Saturday, October 1, 2011

Autumn in Europe

It’s approaching autumn again.  Or perhaps we’re already in it -- we’re closing September but then it’s 27˚C, and my neighborhood bustles with men striding around with loafers and no socks, linen shirts, and panting dogs on colorful leashes.  Time wise, it’s sunset but the radiance feels almost unearthly and Californian; dry and languid with the spreading orange glow on the terraced walls of the façades along the Quai Henri IV.
The fall seems phony, unmerited, prolonged to herald a deeper and more frightful winter maybe.  As the European project trembles around us, and as the continent’s seams squeak with the tension of its debt and excesses and staleness, we sit here in the decks of cafés attending to a summery close of day drinking bière blanche and minding where to dine tonight.
The world has died already so many times.  The Europeans felt it after each catastrophic twentieth-century war or famine or the crumbling of civilization as Rome was breached.  Still they persist in building the stone cities with their lace-like decoration,  bridges decorated with ornate lamps, and elegant streets the recall the quiet will to remember their mastery of that was worth mastering.

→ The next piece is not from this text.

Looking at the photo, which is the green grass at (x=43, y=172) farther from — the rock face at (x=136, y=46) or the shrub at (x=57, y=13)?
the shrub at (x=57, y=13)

And Europe shall abide.  But not before the croaking, gasping, puking out the remains of its overindulgent feast.  They lived well, … but who will pay the debt, and who will pay for the greying continent, and the livelihood of so many people “spoiled” by the decency of a welfare state or supra-state that was willed to being by five hundred years of protest, dialogue, war, and compromise.  Has the fruit of progress become rotten, somehow corrupted by the very fact that the project itself was unsustainable, like life?  
I have always admired the political will to keep define Europe and to instantiate it.  But with Greece on the cusp of default, with its cohesion strained, with its innovation stunted by regulations, with a complacent populace and a culture of entitlement, is will enough to tie the show together in the end.
In the end, it’s a blip.  In the end, spring creeps up and offers her hand.  But until then, I brace myself.  I toss my scarf over my shoulder and look out over the deepening purple over the Seine river and enjoy what I can of this prolonged, unreal autumn in suspension.